TASK: Copy every line in the listing that contains "Calfskin".

DATA SUPPLIED:
————————
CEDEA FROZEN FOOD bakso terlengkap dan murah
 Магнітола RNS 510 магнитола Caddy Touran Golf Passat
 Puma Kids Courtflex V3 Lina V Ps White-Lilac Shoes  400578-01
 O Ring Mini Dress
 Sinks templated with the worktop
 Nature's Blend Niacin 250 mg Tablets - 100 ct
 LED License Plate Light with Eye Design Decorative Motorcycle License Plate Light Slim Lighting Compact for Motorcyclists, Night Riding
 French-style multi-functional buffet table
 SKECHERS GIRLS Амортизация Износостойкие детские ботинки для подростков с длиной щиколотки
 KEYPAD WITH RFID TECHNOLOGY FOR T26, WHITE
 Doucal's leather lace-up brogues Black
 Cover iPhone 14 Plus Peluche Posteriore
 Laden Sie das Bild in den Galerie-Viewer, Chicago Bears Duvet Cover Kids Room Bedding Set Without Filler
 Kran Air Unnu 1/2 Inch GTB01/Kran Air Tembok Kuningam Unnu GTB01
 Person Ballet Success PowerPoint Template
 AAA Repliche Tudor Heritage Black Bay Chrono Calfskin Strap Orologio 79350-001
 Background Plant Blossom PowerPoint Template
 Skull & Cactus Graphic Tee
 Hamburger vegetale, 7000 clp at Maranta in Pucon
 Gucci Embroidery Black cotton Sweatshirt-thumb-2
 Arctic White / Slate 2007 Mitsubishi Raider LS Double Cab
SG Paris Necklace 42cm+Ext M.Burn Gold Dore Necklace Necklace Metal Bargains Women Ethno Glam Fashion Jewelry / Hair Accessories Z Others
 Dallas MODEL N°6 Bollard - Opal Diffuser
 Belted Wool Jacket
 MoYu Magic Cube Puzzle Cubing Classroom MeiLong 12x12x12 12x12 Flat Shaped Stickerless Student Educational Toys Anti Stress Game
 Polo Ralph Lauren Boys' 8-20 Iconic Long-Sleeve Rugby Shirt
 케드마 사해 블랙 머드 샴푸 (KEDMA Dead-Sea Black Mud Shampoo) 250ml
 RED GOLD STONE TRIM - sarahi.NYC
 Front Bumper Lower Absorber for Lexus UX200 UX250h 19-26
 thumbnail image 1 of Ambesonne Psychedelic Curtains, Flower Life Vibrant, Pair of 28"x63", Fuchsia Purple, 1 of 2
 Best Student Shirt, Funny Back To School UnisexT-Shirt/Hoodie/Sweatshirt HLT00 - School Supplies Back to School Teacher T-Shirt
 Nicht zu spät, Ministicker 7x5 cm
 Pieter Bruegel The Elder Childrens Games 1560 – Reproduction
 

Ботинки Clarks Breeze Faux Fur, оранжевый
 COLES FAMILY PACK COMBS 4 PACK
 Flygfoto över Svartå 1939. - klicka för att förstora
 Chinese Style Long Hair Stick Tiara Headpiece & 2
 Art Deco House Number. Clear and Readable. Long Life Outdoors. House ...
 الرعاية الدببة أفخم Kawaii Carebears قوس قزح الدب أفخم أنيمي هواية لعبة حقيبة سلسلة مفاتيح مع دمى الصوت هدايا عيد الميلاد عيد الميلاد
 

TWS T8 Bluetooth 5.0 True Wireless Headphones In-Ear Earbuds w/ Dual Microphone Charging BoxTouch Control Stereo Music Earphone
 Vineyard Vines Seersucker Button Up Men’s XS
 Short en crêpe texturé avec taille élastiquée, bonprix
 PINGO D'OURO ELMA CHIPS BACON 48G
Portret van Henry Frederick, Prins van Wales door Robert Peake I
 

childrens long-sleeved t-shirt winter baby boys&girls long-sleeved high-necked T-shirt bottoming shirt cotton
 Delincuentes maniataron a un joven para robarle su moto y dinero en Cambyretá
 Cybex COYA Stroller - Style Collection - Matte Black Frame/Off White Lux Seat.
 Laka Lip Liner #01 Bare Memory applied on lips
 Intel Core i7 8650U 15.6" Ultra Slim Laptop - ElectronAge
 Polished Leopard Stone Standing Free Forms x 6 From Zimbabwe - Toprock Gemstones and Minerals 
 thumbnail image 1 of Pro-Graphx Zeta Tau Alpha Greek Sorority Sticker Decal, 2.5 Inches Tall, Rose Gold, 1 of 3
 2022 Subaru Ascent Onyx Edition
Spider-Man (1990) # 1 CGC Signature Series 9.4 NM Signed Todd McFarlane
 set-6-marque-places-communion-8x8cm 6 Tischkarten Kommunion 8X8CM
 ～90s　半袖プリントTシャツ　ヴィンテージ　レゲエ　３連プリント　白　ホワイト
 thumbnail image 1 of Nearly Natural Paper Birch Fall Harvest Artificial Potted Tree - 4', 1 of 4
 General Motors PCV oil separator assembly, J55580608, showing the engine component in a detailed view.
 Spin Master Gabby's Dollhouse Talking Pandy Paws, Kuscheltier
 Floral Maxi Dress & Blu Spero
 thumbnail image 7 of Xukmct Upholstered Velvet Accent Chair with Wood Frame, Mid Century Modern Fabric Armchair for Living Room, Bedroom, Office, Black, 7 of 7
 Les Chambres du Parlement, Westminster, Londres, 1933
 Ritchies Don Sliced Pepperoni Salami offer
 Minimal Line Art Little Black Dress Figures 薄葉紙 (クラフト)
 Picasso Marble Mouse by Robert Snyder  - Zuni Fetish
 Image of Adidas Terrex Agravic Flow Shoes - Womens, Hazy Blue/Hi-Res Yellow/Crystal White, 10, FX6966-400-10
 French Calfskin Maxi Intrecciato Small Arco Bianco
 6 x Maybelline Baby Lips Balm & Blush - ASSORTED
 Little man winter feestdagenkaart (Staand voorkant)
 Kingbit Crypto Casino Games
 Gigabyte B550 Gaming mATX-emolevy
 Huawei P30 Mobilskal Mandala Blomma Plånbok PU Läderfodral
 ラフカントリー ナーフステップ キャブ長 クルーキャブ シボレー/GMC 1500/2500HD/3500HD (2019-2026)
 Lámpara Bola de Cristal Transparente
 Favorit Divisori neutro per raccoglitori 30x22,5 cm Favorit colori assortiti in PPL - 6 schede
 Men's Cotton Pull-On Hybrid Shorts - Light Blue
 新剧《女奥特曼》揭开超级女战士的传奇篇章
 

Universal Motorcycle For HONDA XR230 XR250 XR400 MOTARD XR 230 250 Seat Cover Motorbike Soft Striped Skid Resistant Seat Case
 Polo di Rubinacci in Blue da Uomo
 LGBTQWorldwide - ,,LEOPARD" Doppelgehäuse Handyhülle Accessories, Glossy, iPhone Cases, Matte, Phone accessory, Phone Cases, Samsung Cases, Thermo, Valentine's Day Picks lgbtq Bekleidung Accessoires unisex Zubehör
————————
EXPECTED ANSWER:
 AAA Repliche Tudor Heritage Black Bay Chrono Calfskin Strap Orologio 79350-001
 French Calfskin Maxi Intrecciato Small Arco Bianco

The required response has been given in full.